▶ [Estratto del testo]
════════════════

Magistrati arrestati, D’Introno: «Ai giudici escort, mazzette e frullatori»

A Michele Nardi un milione e mezzo, oltre ai soldi e i regali ottenuti dall’imprenditore Paolo Tarantini. Mezzo milione ad Antonio Savasta e alla sua famiglia. Altri 75mila a Luigi Scimè. «L’accordo coinvolgeva tutti e tre i magistrati», scrive Flavio D’Introno nel memoriale depositato davanti al gip di Lecce dove oggi pomeriggio riprende l’incidente probatorio per la giustizia truccata nel Tribunale di Trani. In 65 pagine c’è il racconto delle tangenti, degli incontri carbonari, di quelle che D’Introno ritiene essere state estorsioni e vessazioni ai suoi danni: «Ero solo un evasore fiscale», dice lui. Ma per la giustizia italiana D’Introno è un usuraio in attesa di scontare una pena definitiva a cinque anni e mezzo, e la Procura di Lecce accusa anche lui di associazione a delinquere finalizzata (tra l’altro) alla corruzione in atti giudiziari. Fatta un’ulteriore premessa (questa è la versione di D’Introno, non la verità dei fatti), leggiamo.


I SOLDI
«Ho versato al giudice Nardi una serie di somme per il pagamento delle sue utenze di casa e della villa, la ristrutturazione dell’immobile di sua proprietà in Roma, la ristrutturazione della villa in Trani della signora Di Lernia, viaggi in Italia ed all’estero, un rolex con cinturino in oro, due brillanti da un carato ciascuno, pagamento dell’Hotel Excelsior e del Grand Hotel Veneto in Roma, denaro in contanti dato in tempi vari per un totale di un milione e 500 mila euro. Ho dato al dottor Savasta (Zagaria Patruno Zaccaro) complessivi euro 500mila in contanti, 160 mila per ristrutturazione ed arredo comprensivo di attrezzi di una palestra». Poi 60mila euro al falso testimone nei confronti dei messi notificatori, Giancarlo Patruno, che minacciava di raccontare tutto, «nonché l’estorsione della scrittura privata che prevedeva l’esenzione del pagamento del canone (della palestra, ndr) per 20 anni (canone mensile di euro 1.400), utenze della palestra da me pagate». E soldi anche al poliziotto Vincenzo Di Chiaro, finito in carcere e anche lui ora testimone («Ha ricevuto circa 70mila euro), soldi e regali al suo avvocato Simona Cuomo: «Ha ricevuto ristrutturazione, l’arrredamento e pagamento canone di locazione dello studio legale in Corato alla via Duomo 38, e pagamento delle utenze del detto studio, viaggi in Italia ed all’estero anche con la famiglia, pagamento Cassa Forense, in contanti centomila euro».

════════════════

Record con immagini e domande

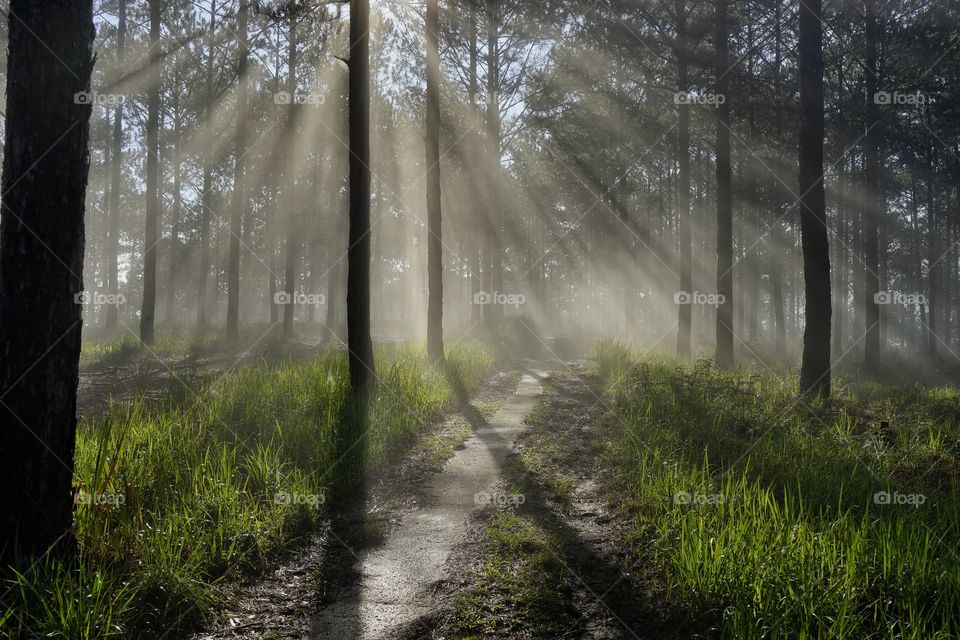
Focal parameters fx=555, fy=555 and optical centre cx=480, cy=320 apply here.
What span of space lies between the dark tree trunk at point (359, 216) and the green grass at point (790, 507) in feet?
12.5

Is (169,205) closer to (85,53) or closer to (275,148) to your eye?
(275,148)

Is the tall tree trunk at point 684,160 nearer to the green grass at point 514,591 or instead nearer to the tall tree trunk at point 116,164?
the green grass at point 514,591

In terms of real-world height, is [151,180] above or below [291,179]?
below

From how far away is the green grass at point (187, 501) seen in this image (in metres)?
2.86

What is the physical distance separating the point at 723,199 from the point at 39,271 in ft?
46.2

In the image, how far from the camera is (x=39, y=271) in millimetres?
3137

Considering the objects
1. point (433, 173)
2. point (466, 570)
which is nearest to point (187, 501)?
point (466, 570)

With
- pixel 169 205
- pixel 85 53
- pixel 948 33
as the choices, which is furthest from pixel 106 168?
pixel 948 33

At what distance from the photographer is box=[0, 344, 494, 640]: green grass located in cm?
286

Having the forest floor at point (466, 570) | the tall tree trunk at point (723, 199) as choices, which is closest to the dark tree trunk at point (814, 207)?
the tall tree trunk at point (723, 199)

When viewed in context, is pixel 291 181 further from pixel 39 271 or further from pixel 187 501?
pixel 39 271

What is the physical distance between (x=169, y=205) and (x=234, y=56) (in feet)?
79.4

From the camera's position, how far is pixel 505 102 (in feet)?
65.6

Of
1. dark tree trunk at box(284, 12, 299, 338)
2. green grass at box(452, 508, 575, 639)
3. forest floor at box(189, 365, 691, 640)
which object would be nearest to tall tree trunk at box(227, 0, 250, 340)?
dark tree trunk at box(284, 12, 299, 338)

════════════════

▶ [Esercizi]
A) Di quante pagine è composto il memoriale di Flavio D'Introno, secondo l'articolo sui magistrati arrestati?
B) Indichi se ciascuna delle seguenti affermazioni concorda con l'articolo sui magistrati arrestati, rispondendo sì o no e citando le parole decisive: (i) D'Introno afferma di aver dato al giudice Nardi denaro in contanti per un totale di un milione e 500 mila euro; (ii) la pena definitiva che attende D'Introno è di tre anni; (iii) lo studio legale dell'avvocato Simona Cuomo si trova a Trani.
C) Prosegua l'articolo sui magistrati arrestati a partire dall'ultima frase riportata.

▶ [Soluzioni in ordine]
A) 65 pagine.

B)
(i) Sì: «denaro in contanti dato in tempi vari per un totale di un milione e 500 mila euro».
(ii) No: «in attesa di scontare una pena definitiva a cinque anni e mezzo».
(iii) No: «dello studio legale in Corato alla via Duomo 38».

C)
E ancora, sempre su Nardi: «Aveva un potere superiore in relazione alla vita della Procura di Trani», tanto da avere le tabelle con i turni dei magistrati così da indirizzare l’assegnazione delle denunce. Un giorno si era arrabbiato, racconta D’Introno, dopo che lui ne aveva presentata una non concordata: «Mi disse che mi perdonava solo perché durante il viaggio a Dubai che mi aveva estorto il 9 maggio 2009, dopo le misure cautelari, io era stato gentile con lui pagandogli tutte le sue richieste (escort comprese)». A Nardi dice di aver pagato viaggi a Londra, a Cortina, in Sardegna. A Savasta un viaggio in Turchia per tutta la famiglia «compresa la sorella Emilia, il cognato e un’amica che non so chi sia», nell’unico albergo sei stelle di Istanbul, con trattamento full credit («pagavo io pure gli extra») per una spesa di 20.000 euro.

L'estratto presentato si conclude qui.